The Star-News

Civics for kids

Sat, Jan 18 2014 12:00 PM Posted By: Carlos R. Davalos

If the Sweetwater Union High School District governing board — what’s left of it anyway — really wants to educate students and prepare them for the real world, they ought to require juniors to attend a minimum of two board meetings. Only then will they get a glimpse of what lies in store for them should they choose to become engaged in civic affairs.

They’ll experience firsthand the messiness that is democracy as board members, superintendents and stakeholders verbally spar over which policies should be passed and how the public’s business is compromised in a room of diverging opinions and agendas.

Perhaps most importantly, juniors will live one of life’s greatest quandaries when they realize you’re damned if you do and damned if you don’t.

Take, for example, what happened during a special board meeting this week where the topic of discussion was how to fill a vacancy.

In December former board member Arlie Ricasa resigned her position after she pleaded guilty to one misdemeanor charge in a corruption case brought by the district attorney in 2012.

On Tuesday the public and the board were told by the school district’s attorney they had 60 days to appoint someone to serve the rest of Ricasa’s term this year. Sixty days from the time of Ricasa’s departure, meaning a new board member had to be appointed by Feb. 17.

But the problem is that the school board has a credibility issue. Three of the five members are under indictment in that same corruption case that felled Ricasa.
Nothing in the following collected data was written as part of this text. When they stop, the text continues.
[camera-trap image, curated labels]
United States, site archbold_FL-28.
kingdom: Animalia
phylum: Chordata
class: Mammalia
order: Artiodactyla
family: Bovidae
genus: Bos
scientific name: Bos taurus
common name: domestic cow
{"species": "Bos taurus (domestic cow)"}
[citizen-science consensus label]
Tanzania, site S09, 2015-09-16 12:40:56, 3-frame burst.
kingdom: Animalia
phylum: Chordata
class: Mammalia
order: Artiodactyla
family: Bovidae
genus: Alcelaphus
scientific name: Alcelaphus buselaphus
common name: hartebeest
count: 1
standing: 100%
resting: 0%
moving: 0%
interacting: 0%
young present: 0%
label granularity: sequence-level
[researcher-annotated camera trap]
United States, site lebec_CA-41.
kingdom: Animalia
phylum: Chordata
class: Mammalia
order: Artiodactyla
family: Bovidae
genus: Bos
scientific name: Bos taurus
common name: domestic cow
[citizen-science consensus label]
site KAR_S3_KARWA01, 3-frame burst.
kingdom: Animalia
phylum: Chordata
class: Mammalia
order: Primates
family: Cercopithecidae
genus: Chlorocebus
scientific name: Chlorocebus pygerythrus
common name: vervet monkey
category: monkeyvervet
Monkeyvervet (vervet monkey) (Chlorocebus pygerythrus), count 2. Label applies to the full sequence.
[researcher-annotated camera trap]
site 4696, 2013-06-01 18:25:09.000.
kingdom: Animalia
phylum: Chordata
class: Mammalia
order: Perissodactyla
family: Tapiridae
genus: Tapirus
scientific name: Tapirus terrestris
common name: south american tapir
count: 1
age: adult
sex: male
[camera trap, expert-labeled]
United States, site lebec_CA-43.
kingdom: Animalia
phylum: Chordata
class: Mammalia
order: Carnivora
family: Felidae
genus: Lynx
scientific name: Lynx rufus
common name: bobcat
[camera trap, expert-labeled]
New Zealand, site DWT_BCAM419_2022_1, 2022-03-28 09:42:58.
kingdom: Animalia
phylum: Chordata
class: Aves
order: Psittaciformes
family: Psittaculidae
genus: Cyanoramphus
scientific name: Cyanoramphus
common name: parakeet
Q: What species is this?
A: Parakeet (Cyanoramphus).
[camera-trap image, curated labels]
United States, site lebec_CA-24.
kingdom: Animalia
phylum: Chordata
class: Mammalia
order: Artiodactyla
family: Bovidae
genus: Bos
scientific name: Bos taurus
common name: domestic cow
Because the public trusts them about as much as they do a starving rat in a cheese case, there’s skepticism that a favorite candidate or two haven’t already been discussed and would be ushered into position.

Of course another option, one that is usually ideal, is to let the public decide who will serve on the school board for the remainder of the year. Take the power away from an allegedly corrupt board and vote. The sticking point is, however, a special election could cost the district as much as $1.5 million to elect someone who would, theoretically, only be on the job for a few months (unless of course that newbie is allowed to run as an incumbent).

Critics of that option say the district can’t afford to spend that kind of money on a special election. And they’re probably right, given reports of the district’s deficit.

But what do you do? Spend money to make the decision yourself or have people you don’t trust and who don’t trust each other make the decision for you?

Damned if you do, damned if you don’t. It’s a life lesson brough to us by the men and women who are running the world kids call home. Have fun with that, kids.